[Stored items]

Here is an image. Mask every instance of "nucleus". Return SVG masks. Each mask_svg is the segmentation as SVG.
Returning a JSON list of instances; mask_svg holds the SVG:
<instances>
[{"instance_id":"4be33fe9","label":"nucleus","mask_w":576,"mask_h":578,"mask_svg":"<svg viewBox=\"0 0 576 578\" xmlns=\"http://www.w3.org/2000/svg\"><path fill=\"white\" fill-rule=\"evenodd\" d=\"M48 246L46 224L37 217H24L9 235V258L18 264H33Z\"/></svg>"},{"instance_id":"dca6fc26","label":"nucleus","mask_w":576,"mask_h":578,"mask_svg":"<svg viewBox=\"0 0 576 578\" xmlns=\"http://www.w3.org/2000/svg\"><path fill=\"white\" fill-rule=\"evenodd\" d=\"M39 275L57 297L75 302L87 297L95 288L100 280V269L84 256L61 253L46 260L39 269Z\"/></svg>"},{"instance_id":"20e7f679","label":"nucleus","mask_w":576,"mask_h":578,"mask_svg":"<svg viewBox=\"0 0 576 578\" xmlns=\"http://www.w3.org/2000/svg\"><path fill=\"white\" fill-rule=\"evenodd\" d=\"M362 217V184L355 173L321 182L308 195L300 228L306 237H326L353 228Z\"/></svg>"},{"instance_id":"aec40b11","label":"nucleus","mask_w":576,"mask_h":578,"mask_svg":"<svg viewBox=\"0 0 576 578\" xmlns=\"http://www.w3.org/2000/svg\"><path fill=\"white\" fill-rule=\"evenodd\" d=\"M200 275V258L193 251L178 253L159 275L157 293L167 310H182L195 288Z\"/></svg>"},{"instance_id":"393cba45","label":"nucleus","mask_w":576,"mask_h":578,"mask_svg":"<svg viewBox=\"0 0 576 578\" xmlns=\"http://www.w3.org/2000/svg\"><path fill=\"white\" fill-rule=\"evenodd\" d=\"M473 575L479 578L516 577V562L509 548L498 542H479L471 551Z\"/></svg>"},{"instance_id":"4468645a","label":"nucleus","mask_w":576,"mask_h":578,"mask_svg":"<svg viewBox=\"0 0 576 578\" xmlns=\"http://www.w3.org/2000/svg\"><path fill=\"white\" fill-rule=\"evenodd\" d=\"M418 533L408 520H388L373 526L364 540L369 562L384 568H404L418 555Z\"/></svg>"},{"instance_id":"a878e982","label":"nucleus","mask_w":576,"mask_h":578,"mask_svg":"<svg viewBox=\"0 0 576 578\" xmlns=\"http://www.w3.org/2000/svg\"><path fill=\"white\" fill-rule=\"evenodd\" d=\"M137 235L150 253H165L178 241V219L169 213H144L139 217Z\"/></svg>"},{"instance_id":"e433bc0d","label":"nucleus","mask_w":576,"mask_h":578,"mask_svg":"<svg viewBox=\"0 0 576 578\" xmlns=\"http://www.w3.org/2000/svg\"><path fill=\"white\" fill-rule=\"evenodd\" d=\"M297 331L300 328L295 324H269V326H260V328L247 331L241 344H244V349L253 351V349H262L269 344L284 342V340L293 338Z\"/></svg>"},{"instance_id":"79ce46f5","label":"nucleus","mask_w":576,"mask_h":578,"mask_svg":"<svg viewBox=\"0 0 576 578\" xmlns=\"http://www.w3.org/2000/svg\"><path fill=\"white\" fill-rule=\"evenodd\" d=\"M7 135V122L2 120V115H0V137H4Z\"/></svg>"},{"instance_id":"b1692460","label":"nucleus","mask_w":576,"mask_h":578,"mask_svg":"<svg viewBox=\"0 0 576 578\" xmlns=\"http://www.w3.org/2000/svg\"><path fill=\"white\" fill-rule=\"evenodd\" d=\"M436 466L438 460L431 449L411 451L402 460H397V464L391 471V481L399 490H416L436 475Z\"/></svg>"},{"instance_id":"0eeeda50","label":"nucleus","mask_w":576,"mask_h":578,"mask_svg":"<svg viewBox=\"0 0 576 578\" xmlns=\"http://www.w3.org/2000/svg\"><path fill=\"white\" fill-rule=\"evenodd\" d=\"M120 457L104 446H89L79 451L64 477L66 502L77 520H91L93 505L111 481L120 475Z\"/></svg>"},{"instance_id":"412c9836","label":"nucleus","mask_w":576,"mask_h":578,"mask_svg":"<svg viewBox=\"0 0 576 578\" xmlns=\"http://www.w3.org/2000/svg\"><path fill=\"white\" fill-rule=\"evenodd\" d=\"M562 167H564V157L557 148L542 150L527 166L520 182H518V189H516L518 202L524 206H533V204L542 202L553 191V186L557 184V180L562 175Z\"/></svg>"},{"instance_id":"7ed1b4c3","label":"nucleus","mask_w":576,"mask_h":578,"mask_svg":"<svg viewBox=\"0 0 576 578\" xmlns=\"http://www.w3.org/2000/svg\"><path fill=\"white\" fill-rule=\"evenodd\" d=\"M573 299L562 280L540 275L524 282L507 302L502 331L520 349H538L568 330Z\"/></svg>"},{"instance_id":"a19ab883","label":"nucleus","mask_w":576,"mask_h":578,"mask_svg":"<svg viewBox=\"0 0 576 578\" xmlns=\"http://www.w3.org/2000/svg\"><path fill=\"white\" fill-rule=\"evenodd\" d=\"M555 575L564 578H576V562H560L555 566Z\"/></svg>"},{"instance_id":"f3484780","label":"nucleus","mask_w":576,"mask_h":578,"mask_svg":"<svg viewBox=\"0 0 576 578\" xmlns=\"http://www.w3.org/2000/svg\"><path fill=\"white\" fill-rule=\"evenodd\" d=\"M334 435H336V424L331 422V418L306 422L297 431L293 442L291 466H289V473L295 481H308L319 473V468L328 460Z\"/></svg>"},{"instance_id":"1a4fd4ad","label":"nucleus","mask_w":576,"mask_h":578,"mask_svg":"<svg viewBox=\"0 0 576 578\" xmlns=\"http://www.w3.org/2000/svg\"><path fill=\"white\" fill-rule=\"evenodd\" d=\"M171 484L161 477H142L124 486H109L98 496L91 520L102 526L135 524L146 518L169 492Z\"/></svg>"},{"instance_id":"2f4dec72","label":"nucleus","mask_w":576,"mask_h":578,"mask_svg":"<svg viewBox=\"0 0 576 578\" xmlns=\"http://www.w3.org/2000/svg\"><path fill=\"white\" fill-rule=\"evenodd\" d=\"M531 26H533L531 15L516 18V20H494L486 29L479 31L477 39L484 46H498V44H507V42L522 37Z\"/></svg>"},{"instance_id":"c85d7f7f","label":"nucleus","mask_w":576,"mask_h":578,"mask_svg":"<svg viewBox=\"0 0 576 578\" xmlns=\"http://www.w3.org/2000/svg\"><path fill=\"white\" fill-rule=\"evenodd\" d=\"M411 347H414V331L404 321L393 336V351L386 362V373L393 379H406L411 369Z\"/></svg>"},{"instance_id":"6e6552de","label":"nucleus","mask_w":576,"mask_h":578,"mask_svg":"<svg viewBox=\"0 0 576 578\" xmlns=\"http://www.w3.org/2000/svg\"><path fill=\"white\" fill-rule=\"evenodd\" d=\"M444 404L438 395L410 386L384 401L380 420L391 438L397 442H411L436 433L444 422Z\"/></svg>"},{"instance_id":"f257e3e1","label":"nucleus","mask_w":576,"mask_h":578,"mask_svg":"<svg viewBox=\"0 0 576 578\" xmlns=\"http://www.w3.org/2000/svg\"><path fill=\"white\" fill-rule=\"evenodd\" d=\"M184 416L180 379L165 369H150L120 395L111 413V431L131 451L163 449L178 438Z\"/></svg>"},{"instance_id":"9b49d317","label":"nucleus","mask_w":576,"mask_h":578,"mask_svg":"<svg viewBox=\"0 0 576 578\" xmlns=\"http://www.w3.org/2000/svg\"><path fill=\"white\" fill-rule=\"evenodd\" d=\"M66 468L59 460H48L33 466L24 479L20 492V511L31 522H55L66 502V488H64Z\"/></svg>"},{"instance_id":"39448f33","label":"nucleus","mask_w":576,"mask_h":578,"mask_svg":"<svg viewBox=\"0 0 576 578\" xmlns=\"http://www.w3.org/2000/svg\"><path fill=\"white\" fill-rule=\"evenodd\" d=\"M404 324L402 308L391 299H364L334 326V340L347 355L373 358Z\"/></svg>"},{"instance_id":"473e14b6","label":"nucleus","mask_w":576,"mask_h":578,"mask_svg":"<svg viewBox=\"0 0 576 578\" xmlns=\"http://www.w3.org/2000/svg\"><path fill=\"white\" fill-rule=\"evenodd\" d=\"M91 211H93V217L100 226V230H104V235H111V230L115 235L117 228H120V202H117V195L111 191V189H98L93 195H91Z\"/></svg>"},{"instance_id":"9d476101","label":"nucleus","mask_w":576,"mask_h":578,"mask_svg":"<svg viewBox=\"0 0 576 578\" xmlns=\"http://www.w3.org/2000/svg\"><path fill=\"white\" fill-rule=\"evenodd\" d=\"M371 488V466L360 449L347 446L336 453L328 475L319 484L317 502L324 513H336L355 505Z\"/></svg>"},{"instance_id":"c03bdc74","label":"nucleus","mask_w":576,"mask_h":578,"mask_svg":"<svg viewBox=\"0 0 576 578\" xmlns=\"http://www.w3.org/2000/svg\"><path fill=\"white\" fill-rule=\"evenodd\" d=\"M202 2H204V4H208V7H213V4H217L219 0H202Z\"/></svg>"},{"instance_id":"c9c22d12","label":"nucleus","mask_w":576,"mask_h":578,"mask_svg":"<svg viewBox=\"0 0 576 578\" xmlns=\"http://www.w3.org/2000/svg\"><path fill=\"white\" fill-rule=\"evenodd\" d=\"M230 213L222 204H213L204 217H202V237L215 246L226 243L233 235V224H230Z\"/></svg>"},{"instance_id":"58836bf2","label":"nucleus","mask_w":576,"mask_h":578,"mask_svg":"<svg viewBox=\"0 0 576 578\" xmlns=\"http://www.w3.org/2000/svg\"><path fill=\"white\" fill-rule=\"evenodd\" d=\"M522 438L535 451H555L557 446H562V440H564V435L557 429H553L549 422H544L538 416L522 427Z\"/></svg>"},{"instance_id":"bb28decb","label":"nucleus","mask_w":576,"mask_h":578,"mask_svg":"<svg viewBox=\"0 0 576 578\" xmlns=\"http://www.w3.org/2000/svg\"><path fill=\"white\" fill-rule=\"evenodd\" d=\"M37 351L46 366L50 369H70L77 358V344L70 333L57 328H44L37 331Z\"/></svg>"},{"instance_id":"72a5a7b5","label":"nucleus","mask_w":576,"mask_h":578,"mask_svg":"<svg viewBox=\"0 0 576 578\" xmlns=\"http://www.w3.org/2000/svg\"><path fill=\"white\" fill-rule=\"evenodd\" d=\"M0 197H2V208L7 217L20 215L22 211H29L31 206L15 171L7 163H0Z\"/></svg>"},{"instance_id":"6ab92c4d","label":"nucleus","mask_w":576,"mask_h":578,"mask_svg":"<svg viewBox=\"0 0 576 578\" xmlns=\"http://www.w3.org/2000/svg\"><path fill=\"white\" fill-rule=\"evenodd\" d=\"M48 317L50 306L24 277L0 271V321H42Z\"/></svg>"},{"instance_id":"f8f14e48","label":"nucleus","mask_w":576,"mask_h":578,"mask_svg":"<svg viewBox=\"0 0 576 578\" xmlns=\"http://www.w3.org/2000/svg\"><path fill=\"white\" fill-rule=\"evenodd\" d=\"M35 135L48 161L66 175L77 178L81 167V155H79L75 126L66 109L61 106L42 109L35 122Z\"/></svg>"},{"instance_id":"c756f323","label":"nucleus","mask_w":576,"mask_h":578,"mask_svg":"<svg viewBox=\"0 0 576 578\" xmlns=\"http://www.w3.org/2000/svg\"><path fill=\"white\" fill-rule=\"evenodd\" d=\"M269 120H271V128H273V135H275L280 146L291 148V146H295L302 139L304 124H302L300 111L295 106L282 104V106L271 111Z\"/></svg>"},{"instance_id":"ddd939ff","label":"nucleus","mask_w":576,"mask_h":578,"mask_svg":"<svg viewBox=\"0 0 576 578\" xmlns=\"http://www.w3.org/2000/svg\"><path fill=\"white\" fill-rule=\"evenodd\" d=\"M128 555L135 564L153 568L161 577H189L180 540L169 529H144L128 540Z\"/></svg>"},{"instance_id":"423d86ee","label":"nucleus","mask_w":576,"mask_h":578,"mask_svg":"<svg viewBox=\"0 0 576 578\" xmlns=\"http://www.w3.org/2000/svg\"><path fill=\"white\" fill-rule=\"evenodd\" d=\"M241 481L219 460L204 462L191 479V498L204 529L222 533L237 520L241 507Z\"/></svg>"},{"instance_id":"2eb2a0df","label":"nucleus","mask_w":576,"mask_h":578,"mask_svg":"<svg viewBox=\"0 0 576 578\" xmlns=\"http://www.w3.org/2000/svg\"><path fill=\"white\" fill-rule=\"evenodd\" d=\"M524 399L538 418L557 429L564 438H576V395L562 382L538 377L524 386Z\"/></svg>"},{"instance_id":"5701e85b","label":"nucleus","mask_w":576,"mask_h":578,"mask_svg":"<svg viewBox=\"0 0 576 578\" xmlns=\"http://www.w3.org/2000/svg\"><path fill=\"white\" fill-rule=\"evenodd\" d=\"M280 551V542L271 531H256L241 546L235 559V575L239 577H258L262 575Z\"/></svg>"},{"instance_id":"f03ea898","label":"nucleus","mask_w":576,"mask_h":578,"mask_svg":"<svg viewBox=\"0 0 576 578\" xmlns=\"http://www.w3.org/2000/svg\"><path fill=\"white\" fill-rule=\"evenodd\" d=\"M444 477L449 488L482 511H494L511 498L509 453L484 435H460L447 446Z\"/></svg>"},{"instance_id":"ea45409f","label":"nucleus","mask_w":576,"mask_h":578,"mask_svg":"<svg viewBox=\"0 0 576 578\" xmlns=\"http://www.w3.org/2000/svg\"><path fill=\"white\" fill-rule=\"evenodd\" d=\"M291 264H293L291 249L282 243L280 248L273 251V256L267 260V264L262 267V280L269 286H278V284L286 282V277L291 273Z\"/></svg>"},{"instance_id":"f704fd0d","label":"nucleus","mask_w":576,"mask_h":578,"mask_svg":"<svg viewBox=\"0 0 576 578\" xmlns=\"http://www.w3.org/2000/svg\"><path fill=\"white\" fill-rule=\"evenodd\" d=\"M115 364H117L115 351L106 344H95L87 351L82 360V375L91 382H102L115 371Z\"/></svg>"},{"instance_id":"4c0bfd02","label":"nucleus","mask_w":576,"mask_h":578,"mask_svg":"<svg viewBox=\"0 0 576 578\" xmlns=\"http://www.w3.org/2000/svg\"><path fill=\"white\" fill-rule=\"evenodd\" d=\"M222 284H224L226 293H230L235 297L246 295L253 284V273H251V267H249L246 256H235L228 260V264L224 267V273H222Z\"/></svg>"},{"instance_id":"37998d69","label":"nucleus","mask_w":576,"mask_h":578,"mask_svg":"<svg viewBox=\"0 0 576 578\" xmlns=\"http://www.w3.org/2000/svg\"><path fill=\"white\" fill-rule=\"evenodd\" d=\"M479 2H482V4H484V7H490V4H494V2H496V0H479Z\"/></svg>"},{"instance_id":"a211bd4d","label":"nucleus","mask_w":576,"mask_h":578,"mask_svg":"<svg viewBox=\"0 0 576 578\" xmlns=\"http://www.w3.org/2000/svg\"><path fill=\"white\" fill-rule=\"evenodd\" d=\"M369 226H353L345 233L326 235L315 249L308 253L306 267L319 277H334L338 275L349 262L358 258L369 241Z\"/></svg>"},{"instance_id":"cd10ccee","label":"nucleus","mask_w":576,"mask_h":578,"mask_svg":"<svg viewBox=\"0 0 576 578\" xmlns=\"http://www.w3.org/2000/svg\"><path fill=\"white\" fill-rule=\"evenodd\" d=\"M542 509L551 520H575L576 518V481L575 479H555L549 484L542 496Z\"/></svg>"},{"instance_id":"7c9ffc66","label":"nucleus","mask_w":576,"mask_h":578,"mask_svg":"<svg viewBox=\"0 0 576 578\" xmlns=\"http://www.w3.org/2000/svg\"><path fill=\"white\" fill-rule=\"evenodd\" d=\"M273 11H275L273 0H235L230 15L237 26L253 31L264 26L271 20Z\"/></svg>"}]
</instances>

(Short task): Give the lines above, from the first one down through the line containing "<instances>", as a numbered list, skipping any blank lines.

(Answer to this problem):
1. Here is an image. Mask every instance of "nucleus". Return SVG masks. Each mask_svg is the segmentation as SVG.
2. Returning a JSON list of instances; mask_svg holds the SVG:
3. <instances>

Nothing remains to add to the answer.